## [PROMPT]
Your task is to print every entry below exactly as given.

Dataset items:
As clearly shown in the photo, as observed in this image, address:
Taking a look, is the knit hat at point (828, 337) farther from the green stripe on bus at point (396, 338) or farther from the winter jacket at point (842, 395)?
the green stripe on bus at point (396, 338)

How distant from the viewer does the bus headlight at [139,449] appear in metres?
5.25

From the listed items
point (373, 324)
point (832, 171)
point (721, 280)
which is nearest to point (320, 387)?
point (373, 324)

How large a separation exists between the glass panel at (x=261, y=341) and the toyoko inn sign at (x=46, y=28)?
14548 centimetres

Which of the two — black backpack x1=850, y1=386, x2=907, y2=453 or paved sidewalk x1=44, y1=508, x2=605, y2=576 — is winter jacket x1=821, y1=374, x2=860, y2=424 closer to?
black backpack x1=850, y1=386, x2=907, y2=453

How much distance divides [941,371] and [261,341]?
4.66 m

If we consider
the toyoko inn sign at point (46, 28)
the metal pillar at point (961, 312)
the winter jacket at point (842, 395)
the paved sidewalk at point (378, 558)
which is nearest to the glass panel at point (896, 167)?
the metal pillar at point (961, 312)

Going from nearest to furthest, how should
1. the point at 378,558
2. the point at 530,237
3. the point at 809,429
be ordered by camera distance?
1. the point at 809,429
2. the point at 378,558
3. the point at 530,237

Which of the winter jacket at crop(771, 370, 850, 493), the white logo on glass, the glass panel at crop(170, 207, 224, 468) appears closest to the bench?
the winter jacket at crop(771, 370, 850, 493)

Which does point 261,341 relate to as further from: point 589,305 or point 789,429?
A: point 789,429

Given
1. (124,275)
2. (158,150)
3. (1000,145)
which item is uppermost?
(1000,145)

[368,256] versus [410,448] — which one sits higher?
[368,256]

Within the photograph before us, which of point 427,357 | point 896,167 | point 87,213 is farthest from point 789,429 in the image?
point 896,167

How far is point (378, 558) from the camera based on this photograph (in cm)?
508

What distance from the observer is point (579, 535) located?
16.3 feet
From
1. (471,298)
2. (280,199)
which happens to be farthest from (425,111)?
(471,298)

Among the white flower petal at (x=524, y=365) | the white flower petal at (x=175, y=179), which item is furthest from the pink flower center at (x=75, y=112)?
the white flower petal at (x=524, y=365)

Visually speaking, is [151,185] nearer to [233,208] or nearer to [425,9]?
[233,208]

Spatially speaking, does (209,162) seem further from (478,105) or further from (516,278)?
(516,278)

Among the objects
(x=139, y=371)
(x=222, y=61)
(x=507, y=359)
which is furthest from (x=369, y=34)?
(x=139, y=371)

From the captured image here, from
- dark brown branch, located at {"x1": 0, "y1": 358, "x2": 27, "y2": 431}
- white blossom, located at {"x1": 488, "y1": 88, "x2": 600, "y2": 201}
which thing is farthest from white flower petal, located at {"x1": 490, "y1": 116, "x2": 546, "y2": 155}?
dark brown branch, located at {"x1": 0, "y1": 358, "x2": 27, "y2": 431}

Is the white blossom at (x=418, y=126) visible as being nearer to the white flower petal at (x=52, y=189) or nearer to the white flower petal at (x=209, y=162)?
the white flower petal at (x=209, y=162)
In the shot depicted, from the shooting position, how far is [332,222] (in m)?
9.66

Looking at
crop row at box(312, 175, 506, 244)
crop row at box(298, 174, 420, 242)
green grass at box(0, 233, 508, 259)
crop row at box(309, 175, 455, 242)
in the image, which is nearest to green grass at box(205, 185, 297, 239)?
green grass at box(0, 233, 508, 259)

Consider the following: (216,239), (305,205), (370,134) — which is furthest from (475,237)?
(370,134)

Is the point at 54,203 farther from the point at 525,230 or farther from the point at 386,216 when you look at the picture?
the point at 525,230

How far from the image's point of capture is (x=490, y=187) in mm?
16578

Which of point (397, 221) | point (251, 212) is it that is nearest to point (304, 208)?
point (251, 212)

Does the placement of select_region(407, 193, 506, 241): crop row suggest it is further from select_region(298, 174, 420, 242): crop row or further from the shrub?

## [THE RESPONSE]
As clearly shown in the photo, as observed in this image, address:
Taking a look, is the knit hat at point (828, 337) farther from the green stripe on bus at point (396, 338) or farther from the winter jacket at point (842, 395)?
the green stripe on bus at point (396, 338)

How distant from the viewer does the bus headlight at [139,449] appear in metres?
5.25

From the listed items
point (373, 324)
point (832, 171)
point (721, 280)
which is nearest to point (320, 387)?
point (373, 324)

How large a separation exists between the glass panel at (x=261, y=341) and the toyoko inn sign at (x=46, y=28)?
14548 centimetres

Which of the two — black backpack x1=850, y1=386, x2=907, y2=453 or paved sidewalk x1=44, y1=508, x2=605, y2=576 — is winter jacket x1=821, y1=374, x2=860, y2=424 closer to?
black backpack x1=850, y1=386, x2=907, y2=453

How much distance divides [941,371] and [261,341]?
4.66 m

If we consider
the toyoko inn sign at point (46, 28)
the metal pillar at point (961, 312)
the winter jacket at point (842, 395)
the paved sidewalk at point (378, 558)
which is nearest to the glass panel at point (896, 167)?
the metal pillar at point (961, 312)

Going from nearest to furthest, how should
1. the point at 378,558
2. the point at 530,237
3. the point at 809,429
be ordered by camera distance?
1. the point at 809,429
2. the point at 378,558
3. the point at 530,237

Which of the winter jacket at crop(771, 370, 850, 493), the white logo on glass, the glass panel at crop(170, 207, 224, 468) appears closest to the bench?
the winter jacket at crop(771, 370, 850, 493)

Which does point 261,341 relate to as further from: point 589,305 or point 789,429?
A: point 789,429

Given
1. (124,275)
2. (158,150)
3. (1000,145)
which item is uppermost?
(1000,145)

[368,256] versus [410,448] — which one sits higher?
[368,256]

Within the photograph before us, which of point 427,357 | point 896,167 | point 87,213 is farthest from point 789,429 in the image?
point 896,167

How far is point (378, 558) from the camera based on this photograph (in cm)?
508

What distance from the observer is point (579, 535) located?
16.3 feet
From
1. (471,298)
2. (280,199)
which happens to be farthest from (425,111)?
(471,298)

Among the white flower petal at (x=524, y=365) | the white flower petal at (x=175, y=179), which item is furthest from the pink flower center at (x=75, y=112)?
the white flower petal at (x=524, y=365)

Visually speaking, is [151,185] nearer to [233,208] or nearer to [425,9]?
[233,208]

Spatially speaking, does (209,162) seem further from (478,105) or further from (516,278)?
(516,278)

Among the objects
(x=139, y=371)
(x=222, y=61)
(x=507, y=359)
which is furthest from (x=369, y=34)?
(x=139, y=371)

From the captured image here, from
- dark brown branch, located at {"x1": 0, "y1": 358, "x2": 27, "y2": 431}
- white blossom, located at {"x1": 488, "y1": 88, "x2": 600, "y2": 201}
which thing is farthest from white flower petal, located at {"x1": 490, "y1": 116, "x2": 546, "y2": 155}?
dark brown branch, located at {"x1": 0, "y1": 358, "x2": 27, "y2": 431}

Is the white blossom at (x=418, y=126) visible as being nearer to the white flower petal at (x=52, y=189) or nearer to the white flower petal at (x=209, y=162)?
the white flower petal at (x=209, y=162)
In the shot depicted, from the shooting position, how far is [332,222] (in m)?
9.66

Looking at
crop row at box(312, 175, 506, 244)
crop row at box(298, 174, 420, 242)
green grass at box(0, 233, 508, 259)
crop row at box(309, 175, 455, 242)
in the image, which is nearest to green grass at box(205, 185, 297, 239)?
green grass at box(0, 233, 508, 259)

Consider the following: (216,239), (305,205), (370,134) — which is furthest from (475,237)?
(370,134)

Is the point at 54,203 farther from the point at 525,230 or farther from the point at 386,216 when you look at the picture?
the point at 525,230

How far from the image's point of capture is (x=490, y=187) in mm?
16578

Which of point (397, 221) | point (251, 212) is it that is nearest to point (304, 208)?
point (251, 212)

Does the placement of select_region(407, 193, 506, 241): crop row suggest it is further from select_region(298, 174, 420, 242): crop row or further from the shrub?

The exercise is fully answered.